Before the release of .NET technology in 2002, the output of the compilation process was binary files that could only run on the computer where compilation took place, and on computers of similar architecture. Those files, that took the form of executable (.exe) or dynamic link library (.dll), could run on the operating system directly. If they needed a service, like memory management or access to a port, they would send requests to the operating system, typically as COM calls. This is what is referred to as unmamanaged code, and also native code, and it means an application running on the machine where it was developed.
.NET technology changed things.
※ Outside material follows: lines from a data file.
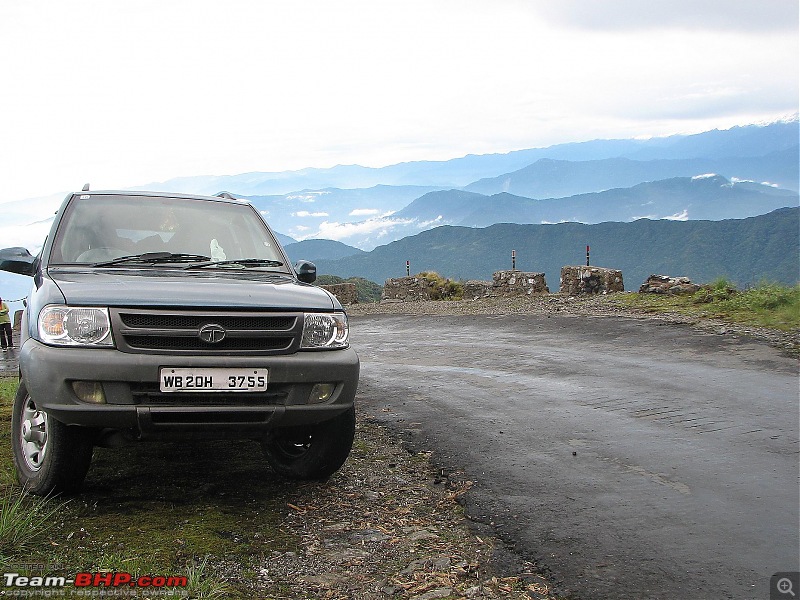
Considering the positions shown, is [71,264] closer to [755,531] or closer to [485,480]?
[485,480]

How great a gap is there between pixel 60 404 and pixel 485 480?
268 centimetres

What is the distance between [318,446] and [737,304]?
11.6 meters

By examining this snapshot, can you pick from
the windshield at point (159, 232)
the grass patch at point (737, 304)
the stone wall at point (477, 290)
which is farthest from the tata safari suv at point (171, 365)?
the stone wall at point (477, 290)

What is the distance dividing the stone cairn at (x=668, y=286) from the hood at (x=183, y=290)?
13.9 m

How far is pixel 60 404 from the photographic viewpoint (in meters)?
4.09

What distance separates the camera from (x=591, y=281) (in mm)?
21484

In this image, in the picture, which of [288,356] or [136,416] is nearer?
[136,416]

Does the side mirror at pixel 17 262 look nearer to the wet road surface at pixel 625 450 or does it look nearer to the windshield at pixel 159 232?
the windshield at pixel 159 232

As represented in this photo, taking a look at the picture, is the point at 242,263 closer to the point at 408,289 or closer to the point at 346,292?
the point at 346,292

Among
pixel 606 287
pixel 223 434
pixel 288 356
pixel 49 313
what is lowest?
pixel 606 287

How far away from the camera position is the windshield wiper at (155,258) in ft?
17.0

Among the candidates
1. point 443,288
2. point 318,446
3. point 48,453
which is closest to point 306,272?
point 318,446

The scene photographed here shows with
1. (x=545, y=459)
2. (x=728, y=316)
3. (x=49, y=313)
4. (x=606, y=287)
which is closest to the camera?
(x=49, y=313)

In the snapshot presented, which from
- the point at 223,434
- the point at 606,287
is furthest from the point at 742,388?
the point at 606,287
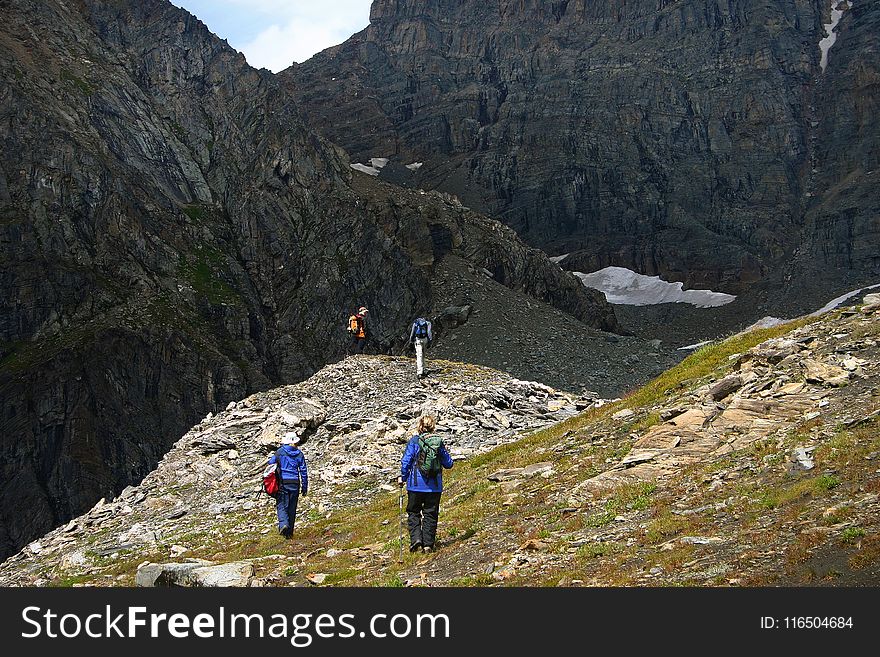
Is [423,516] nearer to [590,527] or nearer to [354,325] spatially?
[590,527]

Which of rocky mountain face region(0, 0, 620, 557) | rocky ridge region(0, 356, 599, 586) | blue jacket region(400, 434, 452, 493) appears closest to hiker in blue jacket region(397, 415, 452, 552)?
blue jacket region(400, 434, 452, 493)

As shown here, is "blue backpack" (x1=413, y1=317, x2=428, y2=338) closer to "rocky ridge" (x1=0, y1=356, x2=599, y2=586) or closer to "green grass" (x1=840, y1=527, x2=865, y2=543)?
"rocky ridge" (x1=0, y1=356, x2=599, y2=586)

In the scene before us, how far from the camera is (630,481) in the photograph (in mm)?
16766

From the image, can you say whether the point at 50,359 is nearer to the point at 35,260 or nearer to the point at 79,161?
the point at 35,260

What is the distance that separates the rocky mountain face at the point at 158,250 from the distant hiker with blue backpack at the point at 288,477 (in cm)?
9841

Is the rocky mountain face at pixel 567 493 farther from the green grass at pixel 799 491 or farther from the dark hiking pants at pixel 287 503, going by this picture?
the dark hiking pants at pixel 287 503

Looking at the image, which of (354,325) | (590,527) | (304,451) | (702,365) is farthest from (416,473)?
(354,325)

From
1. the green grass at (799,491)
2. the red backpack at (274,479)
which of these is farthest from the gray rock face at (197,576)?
the green grass at (799,491)

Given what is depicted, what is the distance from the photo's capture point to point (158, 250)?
146625 mm

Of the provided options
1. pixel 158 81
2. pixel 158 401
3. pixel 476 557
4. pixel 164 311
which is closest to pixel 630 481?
pixel 476 557

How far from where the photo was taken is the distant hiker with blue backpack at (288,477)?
65.7 ft

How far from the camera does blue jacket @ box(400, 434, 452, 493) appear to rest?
16.2 metres

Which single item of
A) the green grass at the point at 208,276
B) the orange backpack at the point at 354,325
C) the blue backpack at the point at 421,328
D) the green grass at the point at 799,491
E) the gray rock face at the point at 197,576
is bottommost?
the gray rock face at the point at 197,576

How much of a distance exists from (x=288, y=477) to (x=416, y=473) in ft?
16.5
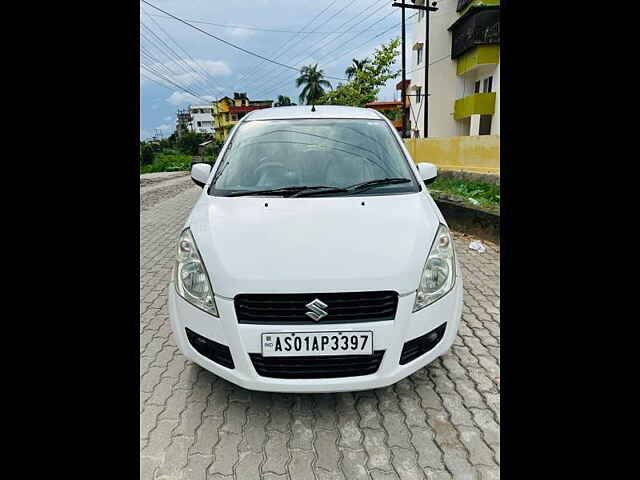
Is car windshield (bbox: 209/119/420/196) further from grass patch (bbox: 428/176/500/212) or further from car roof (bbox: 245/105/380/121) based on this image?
grass patch (bbox: 428/176/500/212)

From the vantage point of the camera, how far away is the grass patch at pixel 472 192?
18.5 feet

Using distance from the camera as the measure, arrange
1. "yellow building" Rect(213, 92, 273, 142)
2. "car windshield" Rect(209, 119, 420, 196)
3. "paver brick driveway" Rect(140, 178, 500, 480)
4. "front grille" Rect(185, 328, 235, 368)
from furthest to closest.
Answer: "yellow building" Rect(213, 92, 273, 142) < "car windshield" Rect(209, 119, 420, 196) < "front grille" Rect(185, 328, 235, 368) < "paver brick driveway" Rect(140, 178, 500, 480)

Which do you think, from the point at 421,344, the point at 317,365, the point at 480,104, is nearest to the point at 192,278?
the point at 317,365

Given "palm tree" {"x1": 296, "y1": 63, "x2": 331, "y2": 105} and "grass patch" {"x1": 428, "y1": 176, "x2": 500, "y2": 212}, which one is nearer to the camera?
"grass patch" {"x1": 428, "y1": 176, "x2": 500, "y2": 212}

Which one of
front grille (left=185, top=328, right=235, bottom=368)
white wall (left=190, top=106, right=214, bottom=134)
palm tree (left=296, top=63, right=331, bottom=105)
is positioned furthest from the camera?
white wall (left=190, top=106, right=214, bottom=134)

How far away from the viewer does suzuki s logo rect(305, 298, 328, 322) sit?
1.76m

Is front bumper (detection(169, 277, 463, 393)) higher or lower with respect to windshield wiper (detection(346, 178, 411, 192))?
lower

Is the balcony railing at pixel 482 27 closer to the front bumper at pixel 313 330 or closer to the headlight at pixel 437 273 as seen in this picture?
the headlight at pixel 437 273

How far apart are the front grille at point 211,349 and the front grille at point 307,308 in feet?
0.66

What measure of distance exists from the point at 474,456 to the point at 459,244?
3.75 metres

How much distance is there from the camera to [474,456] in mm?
1797

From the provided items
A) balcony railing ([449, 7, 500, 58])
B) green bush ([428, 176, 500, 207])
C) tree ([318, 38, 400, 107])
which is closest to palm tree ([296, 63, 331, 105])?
tree ([318, 38, 400, 107])
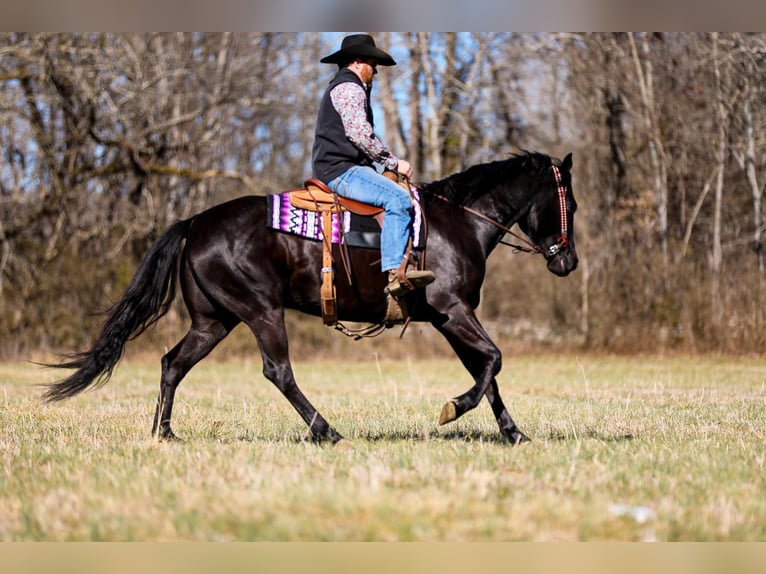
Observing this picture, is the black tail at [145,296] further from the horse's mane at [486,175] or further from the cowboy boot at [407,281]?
the horse's mane at [486,175]

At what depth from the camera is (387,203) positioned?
739 centimetres

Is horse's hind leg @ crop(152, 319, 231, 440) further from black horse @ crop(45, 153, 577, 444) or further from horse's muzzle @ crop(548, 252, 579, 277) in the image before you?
horse's muzzle @ crop(548, 252, 579, 277)

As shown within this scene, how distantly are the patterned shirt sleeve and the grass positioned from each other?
2335mm

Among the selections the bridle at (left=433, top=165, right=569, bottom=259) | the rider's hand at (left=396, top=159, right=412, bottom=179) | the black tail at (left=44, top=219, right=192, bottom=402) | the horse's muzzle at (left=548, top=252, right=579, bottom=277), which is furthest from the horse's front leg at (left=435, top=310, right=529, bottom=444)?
the black tail at (left=44, top=219, right=192, bottom=402)

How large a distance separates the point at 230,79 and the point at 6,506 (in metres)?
19.5

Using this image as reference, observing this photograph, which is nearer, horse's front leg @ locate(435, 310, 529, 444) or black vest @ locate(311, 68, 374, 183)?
horse's front leg @ locate(435, 310, 529, 444)

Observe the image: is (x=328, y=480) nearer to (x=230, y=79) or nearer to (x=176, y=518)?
(x=176, y=518)

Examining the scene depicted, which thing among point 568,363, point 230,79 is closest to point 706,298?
point 568,363

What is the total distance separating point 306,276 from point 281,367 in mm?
771

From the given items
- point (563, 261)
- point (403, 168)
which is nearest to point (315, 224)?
point (403, 168)

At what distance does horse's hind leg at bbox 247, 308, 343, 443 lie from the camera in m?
7.36
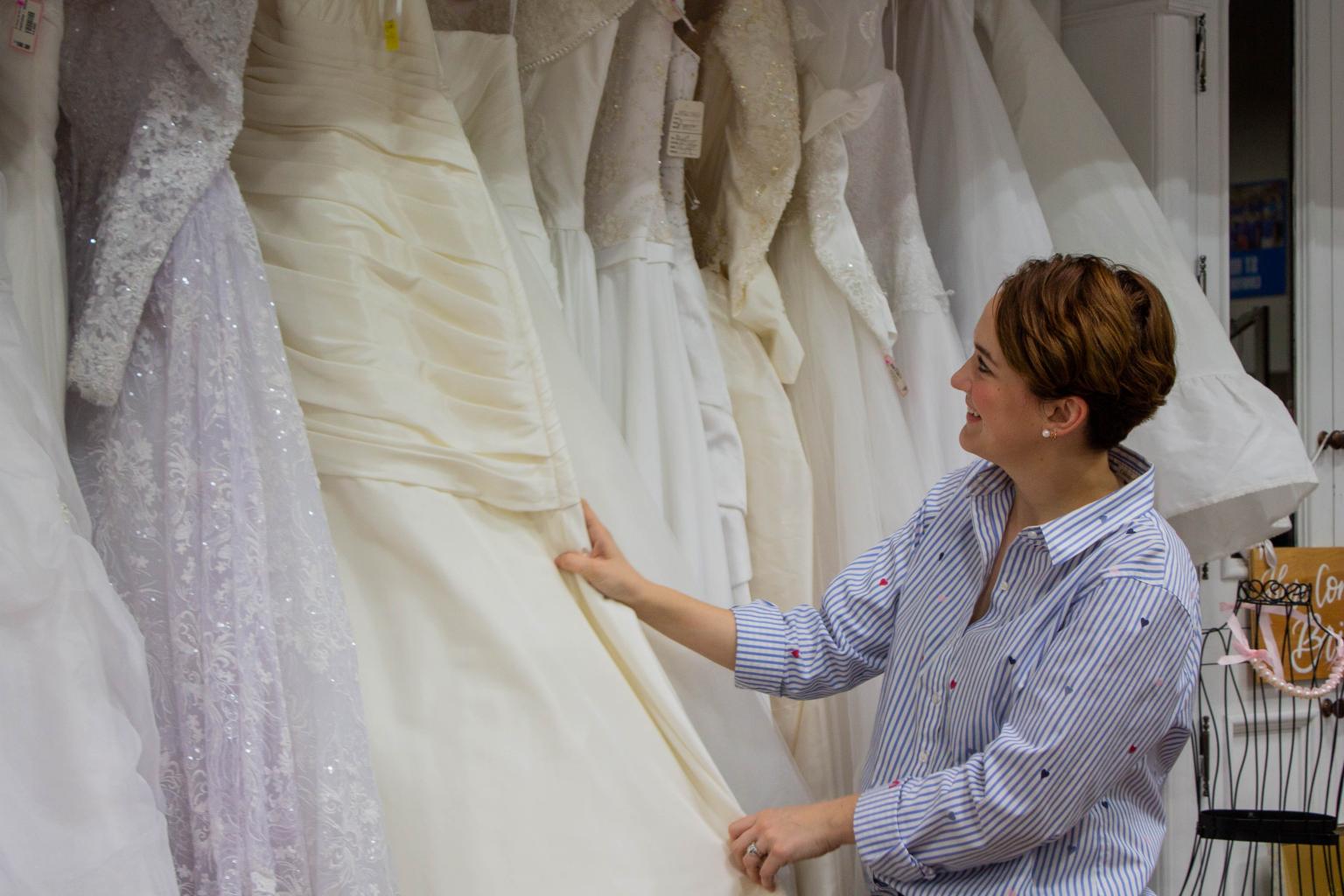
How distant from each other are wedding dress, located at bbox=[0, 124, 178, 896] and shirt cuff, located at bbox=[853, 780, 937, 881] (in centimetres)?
66

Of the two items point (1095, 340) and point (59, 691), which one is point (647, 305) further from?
point (59, 691)

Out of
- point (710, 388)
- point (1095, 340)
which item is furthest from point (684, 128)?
point (1095, 340)

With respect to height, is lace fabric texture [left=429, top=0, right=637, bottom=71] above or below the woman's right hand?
above

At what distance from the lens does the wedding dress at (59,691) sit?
0.72 metres

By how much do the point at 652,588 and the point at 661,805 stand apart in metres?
0.22

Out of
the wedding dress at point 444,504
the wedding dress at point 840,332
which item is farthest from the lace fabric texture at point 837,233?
the wedding dress at point 444,504

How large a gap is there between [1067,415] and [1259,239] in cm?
144

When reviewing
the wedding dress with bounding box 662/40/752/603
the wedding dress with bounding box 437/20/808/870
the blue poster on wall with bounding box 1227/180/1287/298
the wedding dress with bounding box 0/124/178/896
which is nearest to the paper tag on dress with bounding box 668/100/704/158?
the wedding dress with bounding box 662/40/752/603

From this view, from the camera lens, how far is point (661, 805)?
3.67ft

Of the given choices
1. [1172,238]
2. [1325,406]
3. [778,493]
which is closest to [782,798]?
[778,493]

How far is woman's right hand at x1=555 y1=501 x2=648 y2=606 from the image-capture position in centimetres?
119

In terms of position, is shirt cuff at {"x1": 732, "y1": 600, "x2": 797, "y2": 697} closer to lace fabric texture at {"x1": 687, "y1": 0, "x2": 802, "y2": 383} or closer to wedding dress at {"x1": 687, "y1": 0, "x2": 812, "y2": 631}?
wedding dress at {"x1": 687, "y1": 0, "x2": 812, "y2": 631}

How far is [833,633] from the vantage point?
1.37 meters

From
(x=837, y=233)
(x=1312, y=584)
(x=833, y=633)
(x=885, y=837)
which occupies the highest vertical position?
(x=837, y=233)
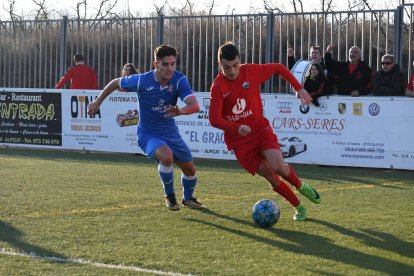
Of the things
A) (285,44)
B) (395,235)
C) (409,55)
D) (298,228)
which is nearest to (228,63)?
(298,228)

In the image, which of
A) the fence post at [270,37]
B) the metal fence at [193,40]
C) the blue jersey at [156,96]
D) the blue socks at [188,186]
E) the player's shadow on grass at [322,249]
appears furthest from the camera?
the fence post at [270,37]

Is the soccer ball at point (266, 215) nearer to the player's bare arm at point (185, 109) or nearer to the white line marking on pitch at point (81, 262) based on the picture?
the player's bare arm at point (185, 109)

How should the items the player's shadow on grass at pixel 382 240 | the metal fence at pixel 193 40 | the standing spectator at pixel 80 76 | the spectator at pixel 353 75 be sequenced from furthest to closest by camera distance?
the standing spectator at pixel 80 76, the metal fence at pixel 193 40, the spectator at pixel 353 75, the player's shadow on grass at pixel 382 240

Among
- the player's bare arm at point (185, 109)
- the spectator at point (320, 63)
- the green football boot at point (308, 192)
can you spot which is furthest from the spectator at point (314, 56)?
the green football boot at point (308, 192)

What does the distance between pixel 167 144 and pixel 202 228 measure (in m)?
1.59

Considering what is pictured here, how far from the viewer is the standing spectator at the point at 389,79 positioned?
15359 mm

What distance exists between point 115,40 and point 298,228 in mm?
12174

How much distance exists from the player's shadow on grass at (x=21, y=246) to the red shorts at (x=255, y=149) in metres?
2.35

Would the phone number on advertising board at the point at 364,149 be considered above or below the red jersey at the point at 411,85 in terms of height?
below

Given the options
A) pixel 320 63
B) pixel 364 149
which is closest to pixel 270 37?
pixel 320 63

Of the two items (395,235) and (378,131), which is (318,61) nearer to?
(378,131)

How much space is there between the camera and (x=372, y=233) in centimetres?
852

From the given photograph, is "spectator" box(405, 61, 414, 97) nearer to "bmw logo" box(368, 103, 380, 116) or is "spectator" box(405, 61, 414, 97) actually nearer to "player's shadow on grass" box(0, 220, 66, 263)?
"bmw logo" box(368, 103, 380, 116)

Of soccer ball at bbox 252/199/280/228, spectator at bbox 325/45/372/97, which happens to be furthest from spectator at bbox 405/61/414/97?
soccer ball at bbox 252/199/280/228
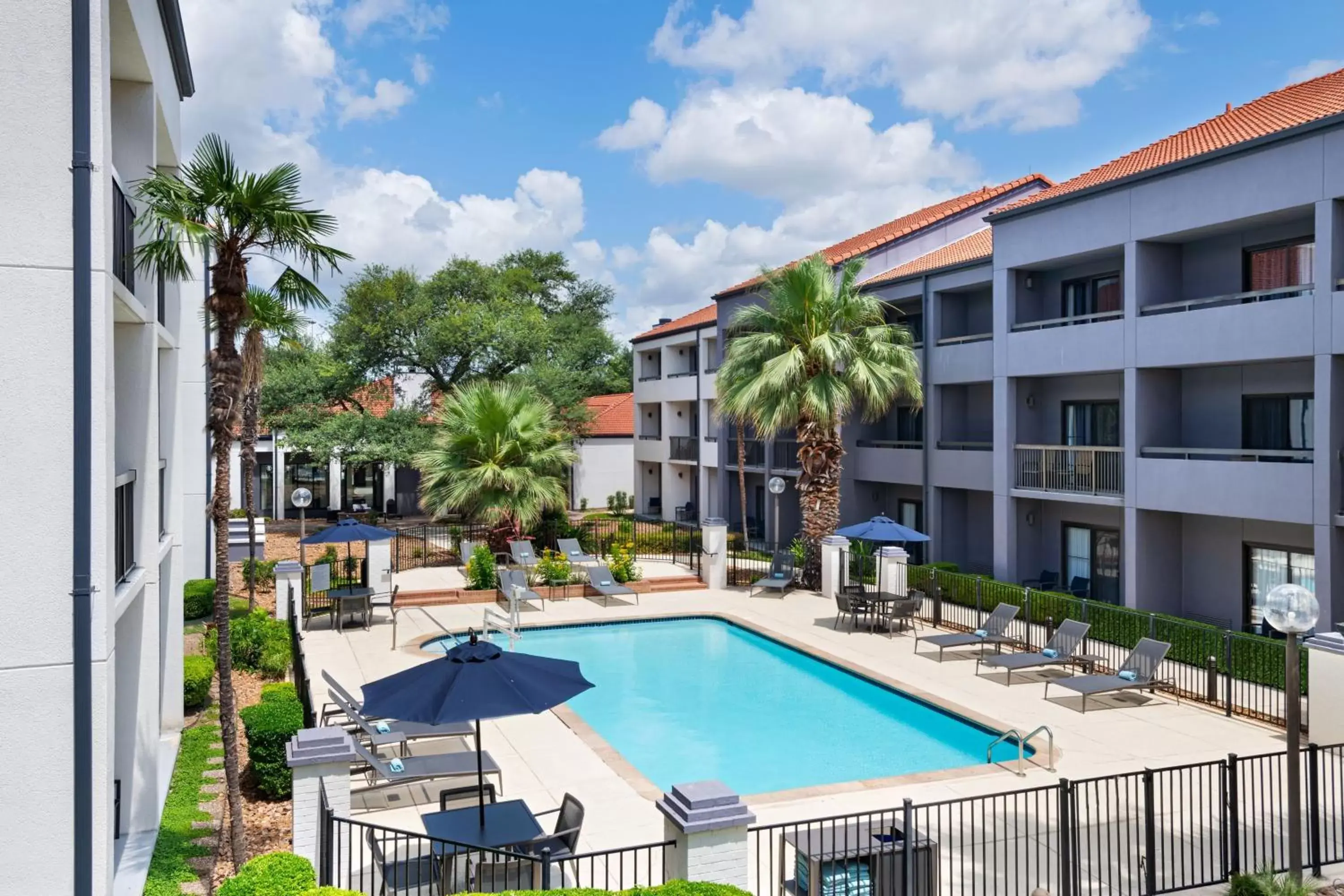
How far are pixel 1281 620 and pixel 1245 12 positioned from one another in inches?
634

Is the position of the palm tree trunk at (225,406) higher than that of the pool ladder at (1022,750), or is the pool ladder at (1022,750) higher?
the palm tree trunk at (225,406)

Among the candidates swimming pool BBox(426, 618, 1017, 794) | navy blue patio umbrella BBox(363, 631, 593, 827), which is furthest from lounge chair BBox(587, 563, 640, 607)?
navy blue patio umbrella BBox(363, 631, 593, 827)

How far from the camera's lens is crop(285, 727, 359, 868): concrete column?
29.3 feet

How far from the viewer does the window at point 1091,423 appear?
2397 cm

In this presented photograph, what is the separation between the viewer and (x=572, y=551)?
29.1m

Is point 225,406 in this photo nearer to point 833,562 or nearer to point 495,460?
point 833,562

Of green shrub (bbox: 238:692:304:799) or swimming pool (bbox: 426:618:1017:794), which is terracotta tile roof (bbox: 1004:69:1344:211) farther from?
green shrub (bbox: 238:692:304:799)

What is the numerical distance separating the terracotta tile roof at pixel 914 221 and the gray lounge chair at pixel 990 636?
47.7 ft

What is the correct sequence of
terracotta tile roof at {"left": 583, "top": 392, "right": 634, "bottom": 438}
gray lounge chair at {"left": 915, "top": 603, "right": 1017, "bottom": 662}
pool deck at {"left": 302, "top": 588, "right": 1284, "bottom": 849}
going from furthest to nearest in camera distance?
terracotta tile roof at {"left": 583, "top": 392, "right": 634, "bottom": 438} < gray lounge chair at {"left": 915, "top": 603, "right": 1017, "bottom": 662} < pool deck at {"left": 302, "top": 588, "right": 1284, "bottom": 849}

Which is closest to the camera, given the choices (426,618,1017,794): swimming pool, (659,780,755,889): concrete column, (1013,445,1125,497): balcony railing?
(659,780,755,889): concrete column

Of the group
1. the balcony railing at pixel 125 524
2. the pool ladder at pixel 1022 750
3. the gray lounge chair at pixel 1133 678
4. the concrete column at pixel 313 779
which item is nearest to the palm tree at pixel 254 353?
the balcony railing at pixel 125 524

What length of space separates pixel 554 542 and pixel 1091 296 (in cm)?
1762

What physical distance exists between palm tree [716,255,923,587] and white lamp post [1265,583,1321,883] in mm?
16555

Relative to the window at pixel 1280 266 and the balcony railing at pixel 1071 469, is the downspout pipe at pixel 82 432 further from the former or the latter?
the balcony railing at pixel 1071 469
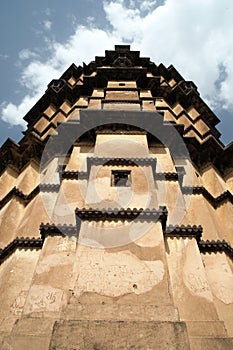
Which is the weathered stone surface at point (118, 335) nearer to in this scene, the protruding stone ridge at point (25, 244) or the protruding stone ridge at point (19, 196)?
Answer: the protruding stone ridge at point (25, 244)

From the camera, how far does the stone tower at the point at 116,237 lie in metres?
6.13

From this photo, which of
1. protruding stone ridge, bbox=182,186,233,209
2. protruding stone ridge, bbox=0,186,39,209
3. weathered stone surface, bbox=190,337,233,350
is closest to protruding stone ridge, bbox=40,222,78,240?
weathered stone surface, bbox=190,337,233,350

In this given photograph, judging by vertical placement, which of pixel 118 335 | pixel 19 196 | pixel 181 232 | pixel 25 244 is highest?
pixel 19 196

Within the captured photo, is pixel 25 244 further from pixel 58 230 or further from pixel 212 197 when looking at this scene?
pixel 212 197

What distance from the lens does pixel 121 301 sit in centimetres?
635

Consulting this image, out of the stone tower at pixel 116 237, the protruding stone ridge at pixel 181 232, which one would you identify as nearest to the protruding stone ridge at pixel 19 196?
the stone tower at pixel 116 237

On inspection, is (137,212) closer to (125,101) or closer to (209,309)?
(209,309)

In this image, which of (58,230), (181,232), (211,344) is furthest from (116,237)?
(211,344)

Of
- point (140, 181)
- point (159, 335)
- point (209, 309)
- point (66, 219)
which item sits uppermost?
point (140, 181)

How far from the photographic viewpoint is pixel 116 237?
25.3ft

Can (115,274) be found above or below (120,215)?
below

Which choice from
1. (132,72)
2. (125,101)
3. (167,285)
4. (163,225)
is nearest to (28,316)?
(167,285)

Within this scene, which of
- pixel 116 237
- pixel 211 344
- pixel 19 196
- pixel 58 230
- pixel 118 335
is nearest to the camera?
pixel 118 335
Even though .NET compilation produces portable executable (PE) files with the same extensions as unmanaged Windows binaries, in other words (.exe or .dll), there is absolutely no other similarity. A .NET binary is called an assembly, and unlike its unmanaged counterpart, it has a definite internal structure, compared to being raw machine code. Specifically, it is made up of 4 elements. Those are, the Assembly manifest, Type metadata, MSIL code, and optionally a set of resources. The MSIL code is a low-level programming language, reminescent of Java bytecode, and it is the output of all .NET-aware compilers. For example, if a C# compiler, VB compiler and F# compiler, were all to process the same pseudocode in the respective languages, the three .NET binaries emitted, would be nearly identical, and capable of running on machines of different architectures. This is possible because the CLR (Common Language Runtime) component of .NET, translates MSIL into bytecode that the operating system understands. So with .NET, the programmer is freed from machine-specific programming and low level work, and can focus more on the application. The .NET platform is a layer resting on top of the operating system, that provides a real separation between the application and the underlying mechanics.
As mentioned earlier, a .NET assembly can consist of four elements:
- The assembly manifest, which contains metadata specifying the properties of the assembly.
- Type metadata.
- MSIL (Microsoft Intermediate Language) code that implements the types. It is generated from a .NET compiler that consumes a source code file of a .NET language.
- A set of resources, which is non-executable data stored in an assembly.
This element contains information about the identity of the assembly. If the assembly is single-file, the manifest is part of the portable executable (PE) file, and shares space with the Microsoft intermediate language. If it is a multi-file assembly, the manifest usually exists as a standalone PE file that contains only assembly manifest information.
The following list describes the information contained in the assembly manifest. The first four items: assembly name, version number, culture, and strong name information make up the assembly’s identity.
- Assembly name: A string that specifies the name of the assembly.
- Version number: The minor and major version numbers, and the revision and build numbers.
- Culture: Information on the culture or language that the assembly supports.
- Strong name information: The public key from the publisher, if the assembly has been given a strong name.
- List of files: A hash of each file contained in the assembly, and a file name.
- Type reference information: Information the CLR uses to map a type reference to the file that contains its definition and implementation.
- Referenced assemblies: The list of other assemblies that are statically referenced by the assembly.
Whereas the manifest metadata describes the assembly itself, the type metadata describes the contents in the assembly. More specifically, it describes in detail the characteristics of every variable type within the binary. The types could be built-in, such as int, double, or string, or user-defined and more complex ones, such as classes, interfaces, enums, structs, etc. In addition to the name of each type, Type metadata also specifies their containing namespaces, their base class, the interfaces implemented, visibility and scope, and each method’s parameters and type properties.
The type metadata is generated automatically by the compiler from the source files, and it is embedded in the target output file, in other words, the .NET assembly.
MSIL (Microsoft Intermediate Language)
The build process of a .NET application converts the source code files of the managed languages involved (C#, VB, F#, etc.), into .NET assemblies that contain MSIL code, or simply IL for short. IL is another programming language, just like C#. But one would probably not want to code an entire .NET application in IL, because IL is low-level, and far from the English-like syntax of high-level programming languages like C#.
Compiling high-level source code into IL has several benefits. One benefit is the .NET “multilingualism”. Since all .NET-aware compilers produce more or less the same IL instructions, a .NET application can have components from multiple languages. Another benefit is platform-agnosticism. IL code is compiled on the fly, and converted to platform-specific CPU instructions that are optimized by the CLR for the underlying architecture. The is done by the JIT compiler of .NET. The JIT knows that a .NET application to be deployed to a mobile device should run within low memory constraints, and that one intended for a back-end company server can run in a high-memory environment.
Learning IL may not seem necessary, but there are advantages to understanding IL grammar:
- A .NET binary might need to be modified to interoperate better with COM components.
- It might be desireable to tinker with the Common Type System. This is not supported by high-level languages like C#, but it is possible with IL.
- Building dynamic assemblies using the System.Reflection.Emit namespace, which can persist in memory. This can be a useful technique for tool builders.